***** INPUT

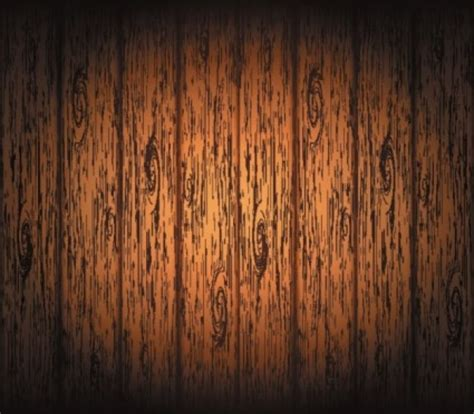 Rustic Theme Background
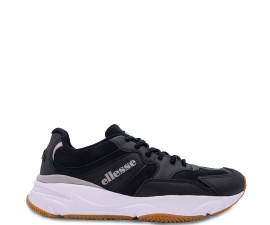 Ellesse Aurano Leather Sneakers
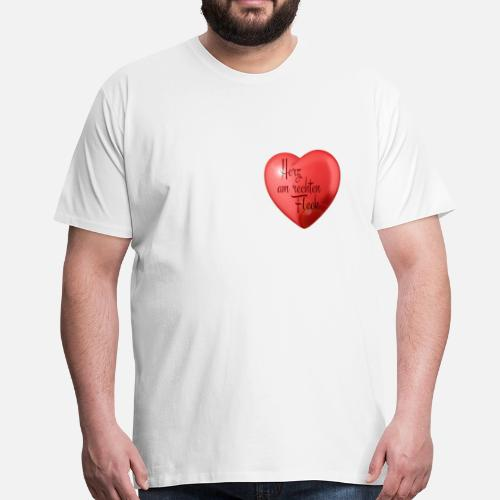 Heart In The Right Place Mens Premium T Shirt Spreadshirt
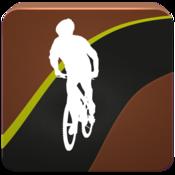 App Icon: Runtastic Mountain Bike GPS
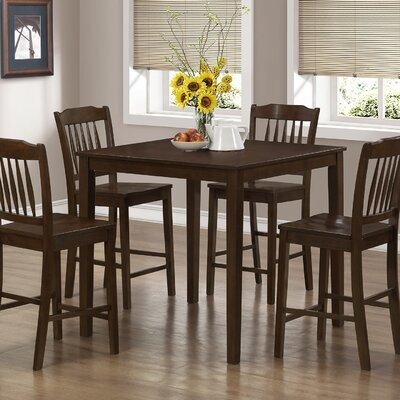 5 Piece Counter Height Dining Set Finish: Cappuccino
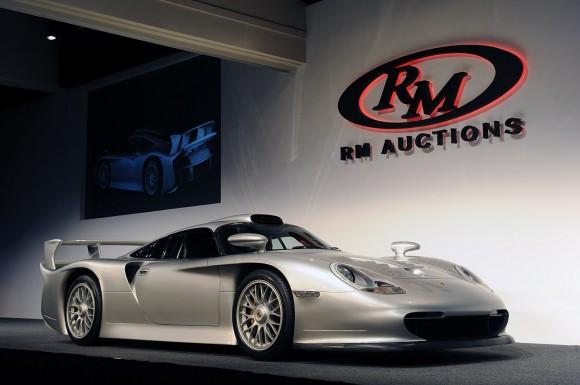 Pebble Beach 2012: 20 coches a un millón o más en una de las subastas más multitudinarias del mundo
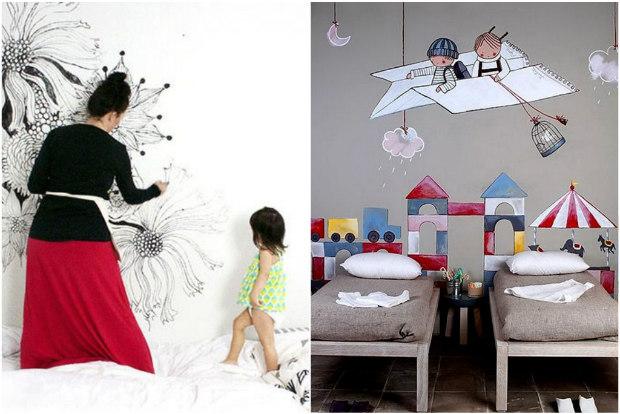 6 idee creative per dipingere le pareti della cameretta for Disegni per pareti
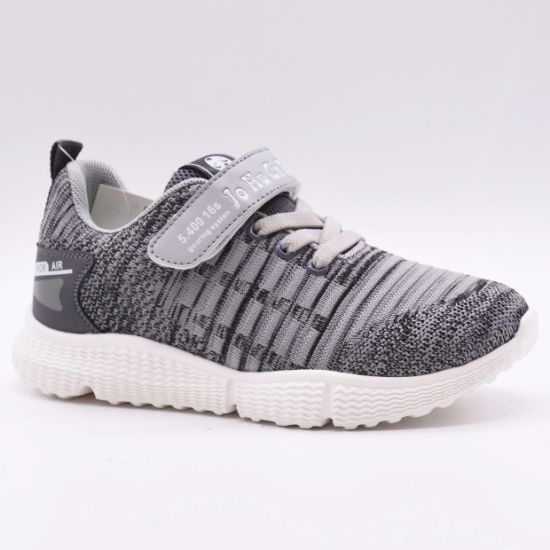 Hot Student Light Travel Sports Running Training Mesh Breathable Shoes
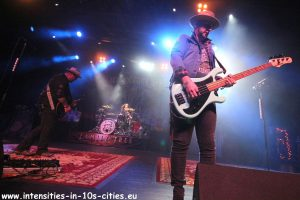 BlackStoneCherry-Trix_09nov2018_0289.JPG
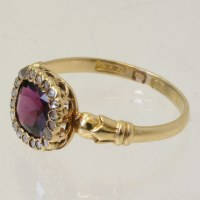 Buy Early Victorian garnet ring. Sold Items, Sold Rings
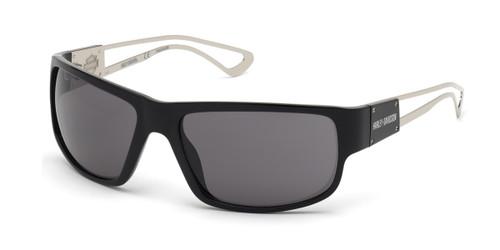 Shiny Black/Smoke HARLEY-DAVIDSON HD1001X Sunglasses.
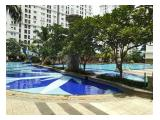 APartemen kalibata City Green palace Tower Palem Studio Like Hotel Harga Promo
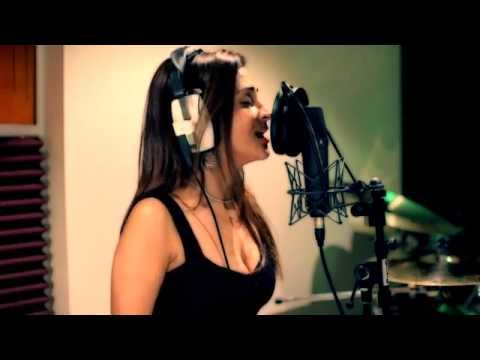 Sheila G - La Isla Bonita (cover)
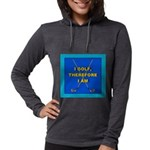 I GOLF-TURQ-Fancy1 Womens Hooded Shirt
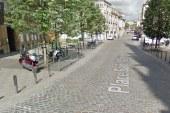 Metz : une valise suspecte place Saint Martin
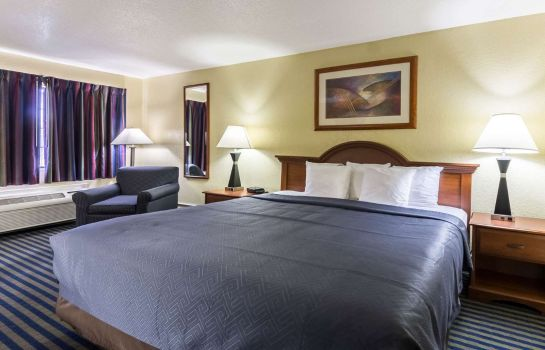 Chambre Econo Lodge Kingsville
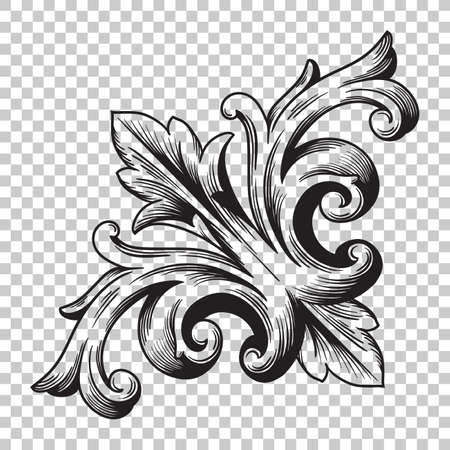 Isolate vintage corner baroque ornament retro pattern antique style acanthus. Illustration
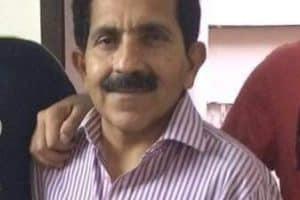 Chaudhry Khaliq Ahmad
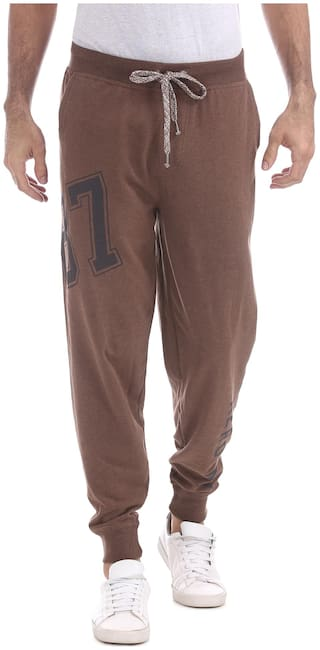 Aeropostale Printed Regular Fit Joggers
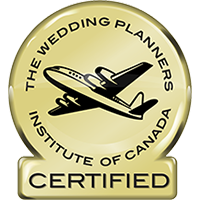 WPIC Destination Planning Certified logo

**********

When you give the entries again, keep them exact and omit any picture they contain.

 Rustic Theme Background
 Ellesse Aurano Leather Sneakers
 Heart In The Right Place Mens Premium T Shirt Spreadshirt
 App Icon: Runtastic Mountain Bike GPS
 5 Piece Counter Height Dining Set Finish: Cappuccino
 Pebble Beach 2012: 20 coches a un millón o más en una de las subastas más multitudinarias del mundo
 6 idee creative per dipingere le pareti della cameretta for Disegni per pareti
 Hot Student Light Travel Sports Running Training Mesh Breathable Shoes
 BlackStoneCherry-Trix_09nov2018_0289.JPG
 Buy Early Victorian garnet ring. Sold Items, Sold Rings
 Shiny Black/Smoke HARLEY-DAVIDSON HD1001X Sunglasses.
 APartemen kalibata City Green palace Tower Palem Studio Like Hotel Harga Promo
 Sheila G - La Isla Bonita (cover)
 I GOLF-TURQ-Fancy1 Womens Hooded Shirt
 Metz : une valise suspecte place Saint Martin
 Chambre Econo Lodge Kingsville
 Isolate vintage corner baroque ornament retro pattern antique style acanthus. Illustration
 Chaudhry Khaliq Ahmad
 Aeropostale Printed Regular Fit Joggers
 WPIC Destination Planning Certified logo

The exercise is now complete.